Vaccino AstraZeneca, team di esperti trova la causa dei coaguli “killer”

Vaccino AstraZeneca, team di esperti trova la causa dei coaguli “killer”

Una proteina viene attratta da un componente chiave del farmaco. La ricerca è stata pubblicata sulla rivista Science Advances

Un team di scienziati in Galles e negli Usa ritiene di aver trovato “la causa scatenante” dei coaguli di sangue estremamente rari che si creavano dopo la somministrazione del vaccino di AstraZeneca. Sotto “accusa” una proteina nel sangue che viene “attratta” da uno dei componenti chiave del vaccino ideato a Oxford. Il vaccino AstraZeneca a causa di questi rari coaguli è stato di fatto ridotto nell’uso contro il Covid.

Il team, riferisce la Bbc, ha mostrato nel dettaglio come una proteina nel sangue sia attratta da un componente chiave del vaccino ideato a Oxford, innescando una reazione a catena che coinvolge il sistema immunitario e che può culminare in pericolosi coaguli. Alan Parker, uno dei ricercatori dell’Università di Cardiff, ha dichiarato alla Bbc: “Quello che abbiamo è la causa scatenante, il grilletto, (the trigger), ma ci sono molti passaggi che devono accadere dopo”.

La ricerca pubblicata sul giornale scientifico Science Advances, rivela che la parte esterna dell’adenovirus, il vettore virale usato nel vaccino anti-Covid AstraZeneca, attrae la proteina del fattore quattro delle piastrine come un magnete. Per rilevare questa reazione gli scienziati hanno usato una tecnica chiamata microscopio crioelettronico che consente di avere immagini dell’adenovirus a livello molecolare.

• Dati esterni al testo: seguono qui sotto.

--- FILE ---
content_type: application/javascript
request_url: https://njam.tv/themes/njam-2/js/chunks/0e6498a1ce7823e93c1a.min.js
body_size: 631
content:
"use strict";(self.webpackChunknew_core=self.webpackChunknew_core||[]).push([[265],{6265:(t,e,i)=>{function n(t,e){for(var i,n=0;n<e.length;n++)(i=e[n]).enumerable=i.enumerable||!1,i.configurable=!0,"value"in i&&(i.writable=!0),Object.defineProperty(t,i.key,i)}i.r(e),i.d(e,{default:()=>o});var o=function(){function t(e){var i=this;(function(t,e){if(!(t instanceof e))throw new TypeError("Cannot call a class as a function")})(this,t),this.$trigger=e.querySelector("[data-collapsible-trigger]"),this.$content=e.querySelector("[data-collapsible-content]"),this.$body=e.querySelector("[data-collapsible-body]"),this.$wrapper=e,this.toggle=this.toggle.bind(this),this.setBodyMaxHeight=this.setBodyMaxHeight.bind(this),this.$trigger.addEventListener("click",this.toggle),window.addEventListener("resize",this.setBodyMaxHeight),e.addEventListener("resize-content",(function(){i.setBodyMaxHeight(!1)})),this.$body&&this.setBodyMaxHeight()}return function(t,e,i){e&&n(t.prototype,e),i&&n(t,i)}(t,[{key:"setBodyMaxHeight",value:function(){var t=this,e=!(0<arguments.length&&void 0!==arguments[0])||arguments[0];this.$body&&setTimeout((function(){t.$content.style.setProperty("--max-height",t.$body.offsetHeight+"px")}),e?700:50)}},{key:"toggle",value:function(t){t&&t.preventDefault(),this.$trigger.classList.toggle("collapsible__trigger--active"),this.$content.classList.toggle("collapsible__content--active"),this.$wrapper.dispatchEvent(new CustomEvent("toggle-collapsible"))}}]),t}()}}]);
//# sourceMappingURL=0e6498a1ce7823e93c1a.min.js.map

Il professor Alan Parker, uno dei ricercatori della Cardiff University ha dichiarato a Bbc che si tratta di una differenza di potenziale magnetico tra l’adenovirus che “ha una superfice fortemente negativa e il fattore quattro delle piastrine al contrario estremamente positivo” che scatena la reazione. “Sebbene la ricerca non sia definitiva, offre spunti interessanti e AstraZeneca sta esplorando modi per sfruttare questi risultati, nell’ambito dei nostri sforzi per rimuovere questo effetto collaterale estremamente raro”, ha spiegato un portavoce della casa farmaceutica anglo-svedese. L’Università di Oxford invece ha rifiutato di commentare la ricerca.